Une page tournée tristement par le départ de la belle maison entourée de l'immense jardin qu'entourait le bois où j'allais faire des promenades avec les enfants, ceux-ci gambadant en riant, chantonnant, heureux lors de la découverte de fleurs sauvages qui sont comme des petits trésors cachés à l'abri.
Dans ce bois les enfants y allaient avec leurs camarades, dans les années soixante dix, on n'entendait pas les dérives actuelles.
Puis le jour douloureux est arrivé avec le camion de déménagement, ne pouvant plus vivoter avec l'usine fermée ce fut le retour dans le Nord.
Je me revois faire mes adieux à cette maison aux parquets cirés, les larges fenêtres donnant sur une étendue verdoyante.
L'infirmière qui pendant des mois m'avait soignée était venue m'étreindre mêlant ses larmes aux miennes d'un au revoir possible plus tard.
Les enfants étaient désespérés de quitter ce foyer, leur école et les compagnons de classe et de jeux.
Mais contre le chômage et le manque à gagner amenant les privations, le choix ne fut pas anodin, la raison l'emportait sur l'attachement à ce joli coin de l'Aisne.
Arrivant dans l'appartement situé au quatrième étage sans ascenceur d'une ville en région dunkerquoise ce fut très pénible pour mes petits d'être enfermés tels des animaux privés de liberté.
Pendant des heures la nuit je suis restée debout derrière la fenêtre le regard fixant ces flammes sortant des torchères de l'aciérie qui illuminaient le ciel et l'environnement.
Je pensais à mon mari faisant les postes, les trois huit disait-on, travail pénible complètement autre que l'ancien qu'il avait.

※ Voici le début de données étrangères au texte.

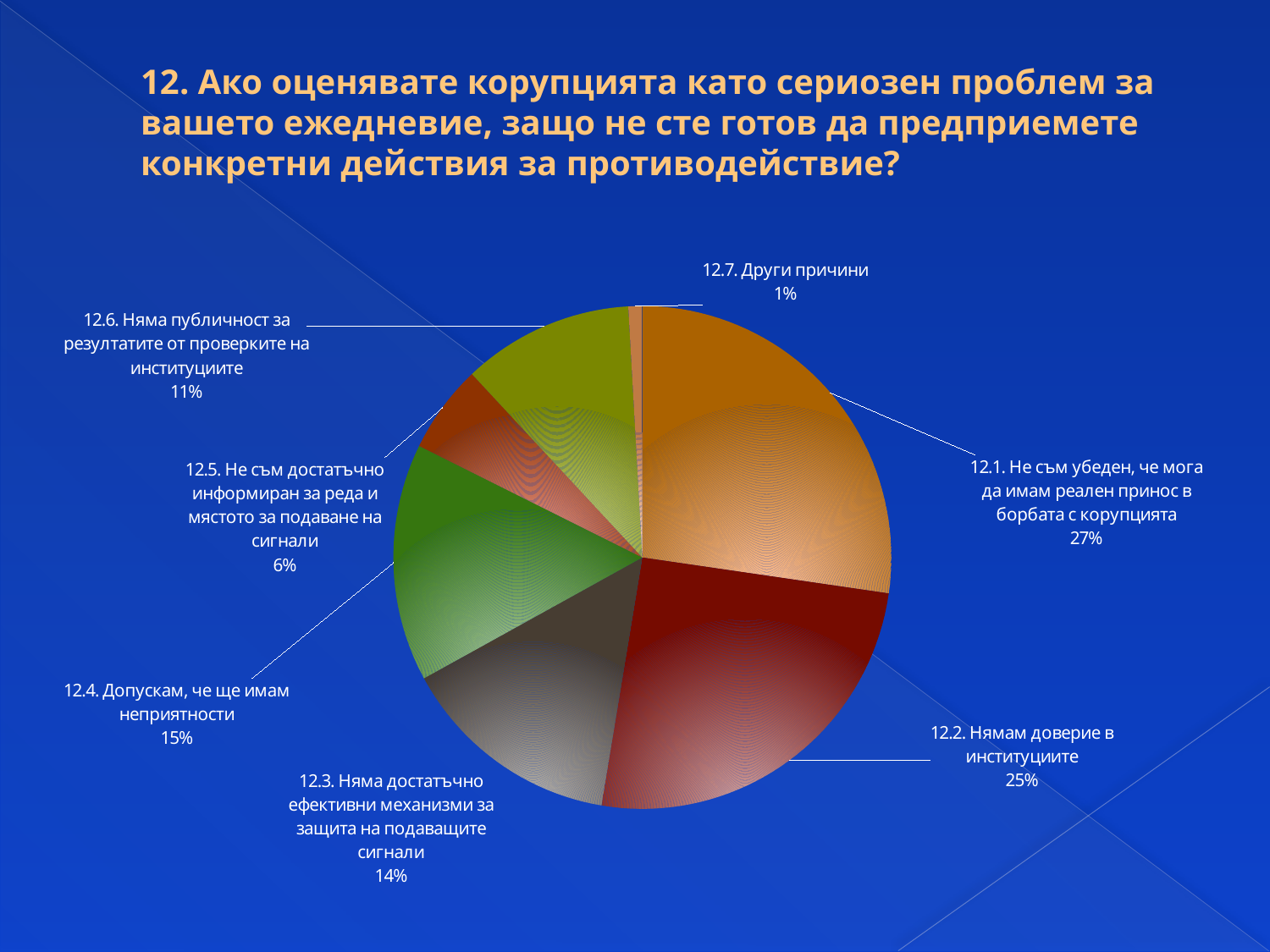
What kind of chart is shown on the slide? pie chart Which category has the smallest share of the pie? 12.7. Други причини What percentage is shown for "12.2. Нямам доверие в институциите"? 25% Which category has the largest share of the pie? 12.1. Не съм убеден, че мога да имам реален принос в борбата с корупцията What is the number of the survey question shown in the chart title? 12 What percentage is shown for "12.1. Не съм убеден, че мога да имам реален принос в борбата с корупцията"? 27% Which is larger: the share for "12.4. Допускам, че ще имам неприятности" or for "12.3. Няма достатъчно ефективни механизми за защита на подаващите сигнали"? 12.4. Допускам, че ще имам неприятности What percentage is shown for "12.6. Няма публичност за резултатите от проверките на институциите"? 11% How many slices does the pie chart have? 7 What is the combined share of "12.5. Не съм достатъчно информиран за реда и мястото за подаване на сигнали" and "12.6. Няма публичност за резултатите от проверките на институциите"? 17% What percentage is shown for "12.4. Допускам, че ще имам неприятности"? 15% What is the difference in percentage points between "12.1. Не съм убеден, че мога да имам реален принос в борбата с корупцията" and "12.2. Нямам доверие в институциите"? 2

Des flammes rouges, jaunes, emportant des poussières aux alentours, pailletant le linge mis à sècher, ah ces grandes lèchettes de feu qui me faisaient peur, me replongeant en pensées dans la nature belle et sauvage.
J'ai eu très souvent des moments de désespoir, en voyant et écoutant les enfants de leur mal-être dans ce contexte.
Ce qui nous fit le plus grand bien furent les balades le long de la plage, et les baignades à la digue située à deux kms.
Même l'hiver nous y allions, respirant à plein poumons le grand air de cette étendue délaissée par grand froid et qui ne nous faisait pas peur.
Le grand immeuble où nous logions les yeux apercevaient au loin les usines d'où jour et nuit les fumées embrûmaient encore plus le ciel gris du mois de mars mois de l'emménagement.
Quand au bout de plus d'un an nous eûmes une maison presqu'à la campagne, nous avons retrouvé plus de joie surtout les enfants qui commençaient à dépérir n'est pas le mot, non plutôt déprimer perdant même l'envie d'aller en classe eux qui l'adoraient dans l'Aisne parcourant chaque jour quatre fois deux kms huit cents à pieds avec le sourire été comme hiver.
Maintenant je me dis que ça forge un caractère et donne de l'endurance pour une belle avancée dans le chemin de vie.